Press Release: 09.08.2023, Katowice, Poland. Healthcare Education Institute. The Foundation

Among the refugees from Ukraine, there are particularly vulnerable individuals for whom the war means double suffering. These are Ukrainian patients with rare diseases who are fleeing not only from bombings but also due to the lack of appropriate therapy. Their life in exile is exceptionally difficult, and the prospects of returning and receiving treatment in Ukraine are limited.

One of such individuals is Nastya, a seven-year-old girl with a rare set of gastroenterological diseases. Her family came to Poland from Lysychansk, in the Donbas region, which is currently in the temporarily occupied territories. They had to flee the war under very dramatic circumstances due to the worsening health condition of the girl. They left behind all their belongings and lost everything, including their newly built house. They became among the millions of refugees who left Ukraine after 24 February 2022.

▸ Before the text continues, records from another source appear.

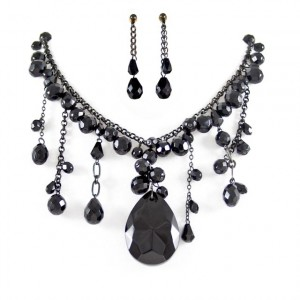 Black Dangle Stone Necklace set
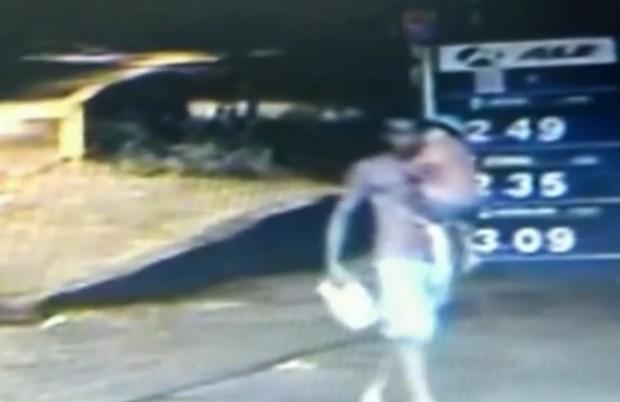 Padrasto aparece carregando a criança no colo, já desacordada e segurando um galão de combustíveis, pouco antes das 18h30.
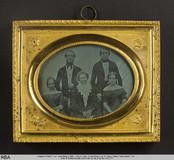 Visualizza Gruppenbild (drei Frauen, zwei Männer) Mutter… anteprime su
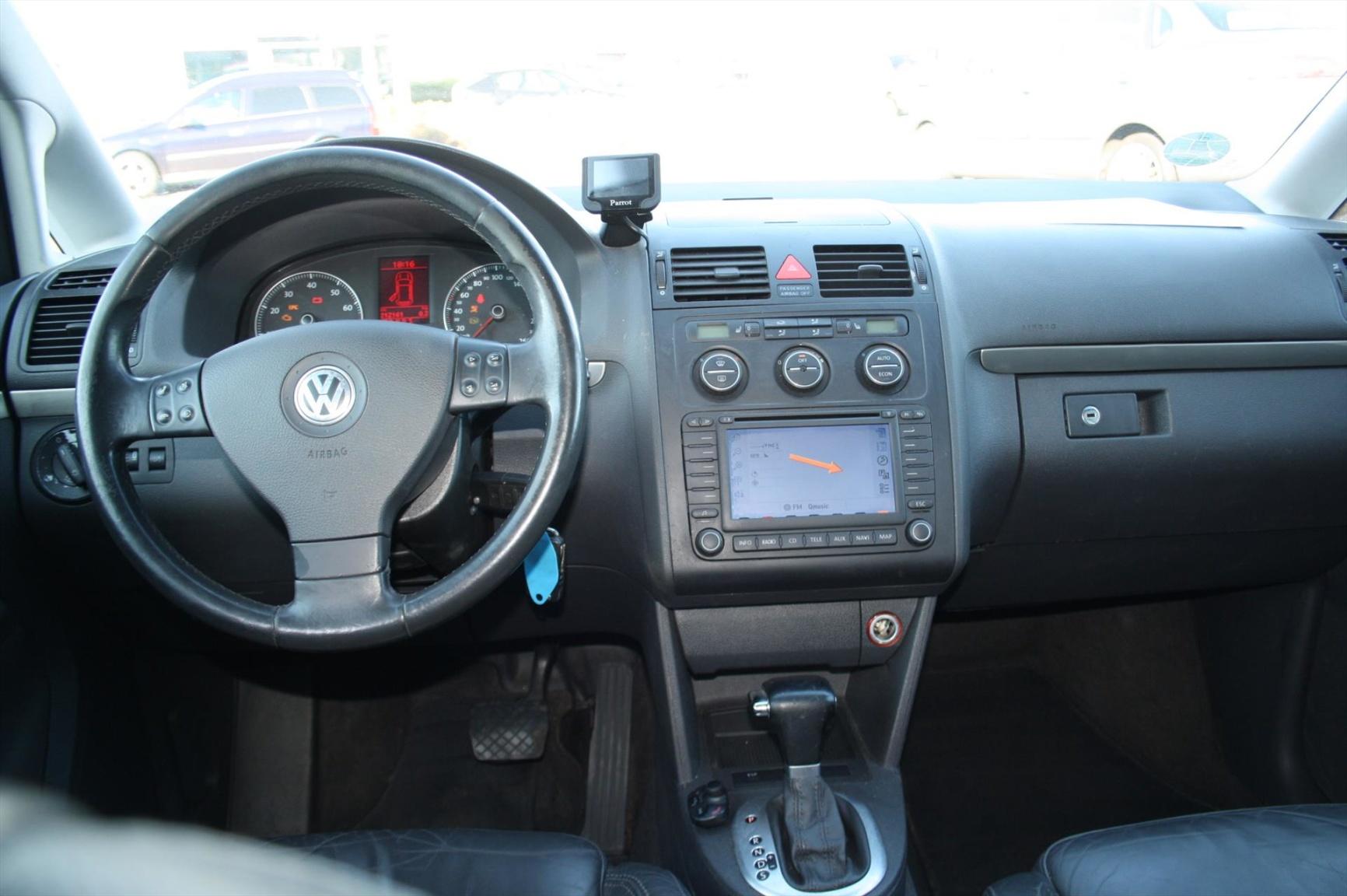 Volkswagen-Touran-15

It is estimated that currently around 5.87 million Ukrainians are covered by European and national protection mechanisms (UNHCR data, December 2022).1 Taking into account the prevalence of rare diseases in society, it turns out that around 200,000 of the refugees are patients with rare diseases.

Who are patients with rare diseases?

This is a vast group of individuals suffering from complicated, chronic, and often life-threatening diseases. They require specialized treatment, often immediate, that ensures their survival. They are much more vulnerable to the negative consequences of displacement due to the inability to work, lack of means to sustain their livelihoods, or the need for expensive medical treatment and equipment.

“Every one of these patients has a unique story, just like Nastya. They often remain in the shadows. That is why we created the ‘Brave RARE Ukraine’ project,” explains Adrian Goretzki, President of the Healthcare Educational Institute, a Polish NGO responsible for this initiative. The project aims to be a non-profit initiative dedicated to shedding light on the circumstances and needs of Ukrainian refugees with rare diseases. It aims to give a voice to families dealing with rare diseases and to show what Russian aggression has done to their lives.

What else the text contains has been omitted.